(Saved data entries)
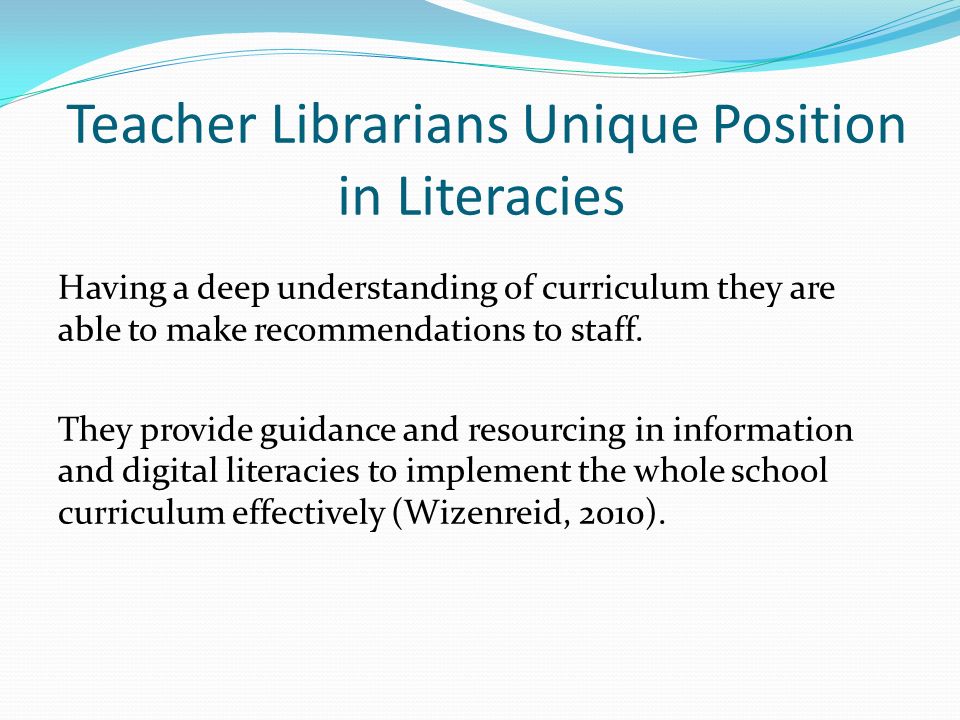 Teacher Librarians Unique Position in Literacies

Having a deep understanding of curriculum they are able to make recommendations to staff.

They provide guidance and resourcing in information and digital literacies to implement the whole school curriculum effectively (Wizenreid, 2010).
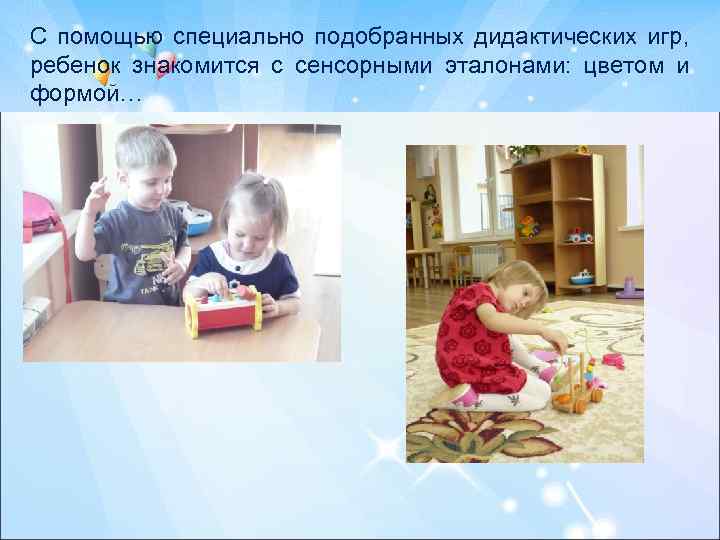 С помощью специально подобранных дидактических игр, ребенок знакомится с сенсорными эталонами: цветом и формой…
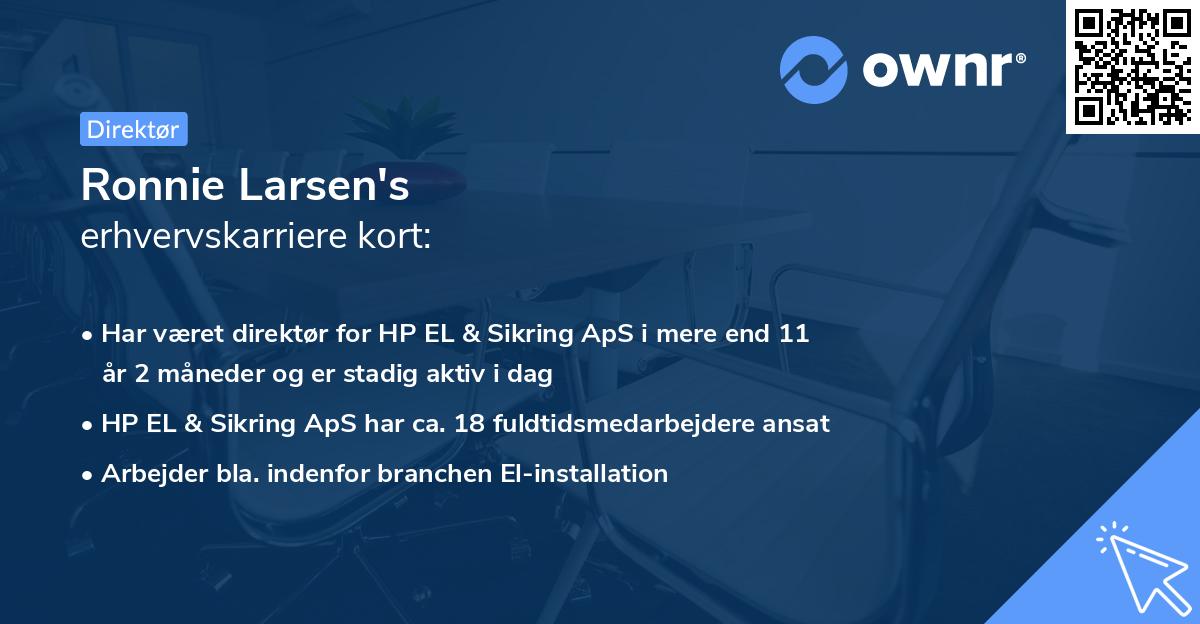 ownr®

Direktør

Ronnie Larsen's
erhvervskarriere kort:

• Har været direktør for HP EL & Sikring ApS i mere end 11 år 2 måneder og er stadig aktiv i dag
• HP EL & Sikring ApS har ca. 18 fuldtidsmedarbejdere ansat
• Arbejder bla. indenfor branchen El-installation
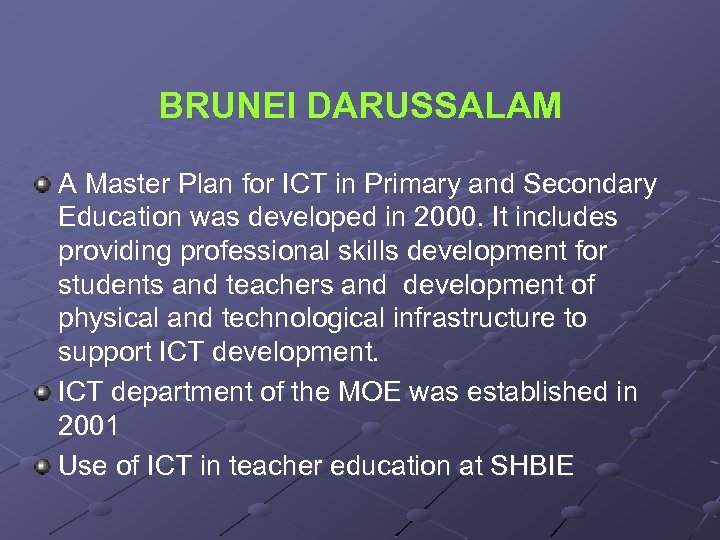 BRUNEI DARUSSALAM

A Master Plan for ICT in Primary and Secondary Education was developed in 2000. It includes providing professional skills development for students and teachers and development of physical and technological infrastructure to support ICT development.

ICT department of the MOE was established in 2001

Use of ICT in teacher education at SHBIE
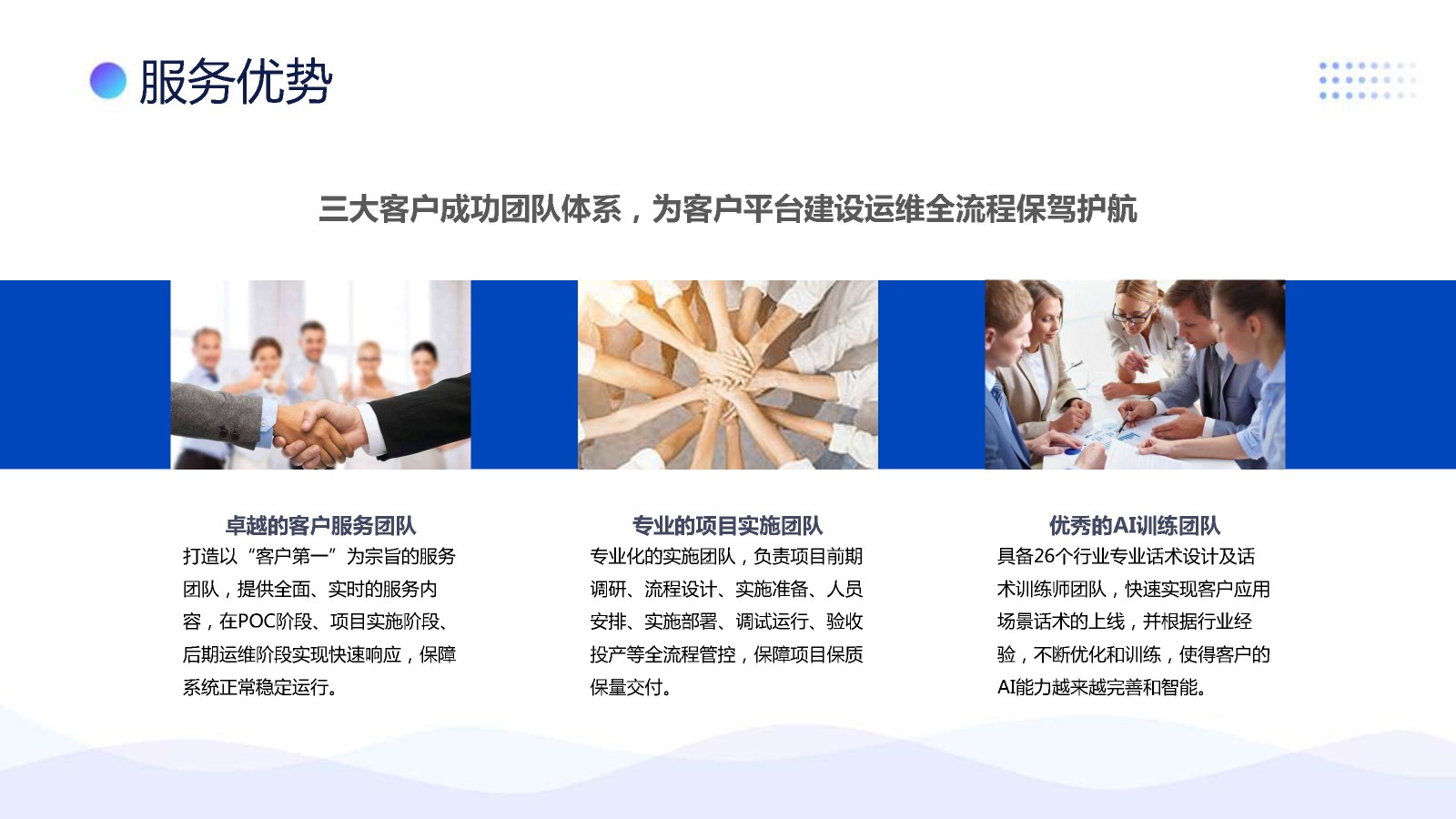 服务优势

三大客户成功团队体系，为客户平台建设运维全流程保驾护航

卓越的客户服务团队
打造以“客户第一”为宗旨的服务团队，提供全面、实时的服务内容，在POC阶段、项目实施阶段、后期运维阶段实现快速响应，保障系统正常稳定运行。

专业的项目实施团队
专业化的实施团队，负责项目前期调研、流程设计、实施准备、人员安排、实施部署、调试运行、验收投产等全流程管控，保障项目保质保量交付。

优秀的AI训练团队
具备26个行业专业话术设计及话术训练师团队，快速实现客户应用场景话术的上线，并根据行业经验，不断优化和训练，使得客户的AI能力越来越完善和智能。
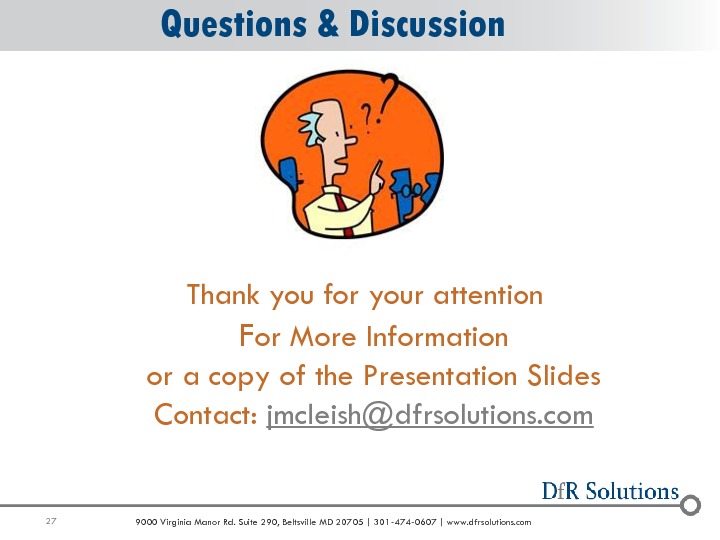 Questions & Discussion

?
?

Thank you for your attention
For More Information
or a copy of the Presentation Slides
Contact: jmcleish@dfrsolutions.com

DfR Solutions

27

9000 Virginia Manor Rd. Suite 290, Beltsville MD 20705 | 301-474-0607 | www.dfrsolutions.com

• Your objective
After locating the line with "DfR Solutions" in the records above, please set down that line and all later ones exactly, and no other line.

• Written reply
DfR Solutions

27

9000 Virginia Manor Rd. Suite 290, Beltsville MD 20705 | 301-474-0607 | www.dfrsolutions.com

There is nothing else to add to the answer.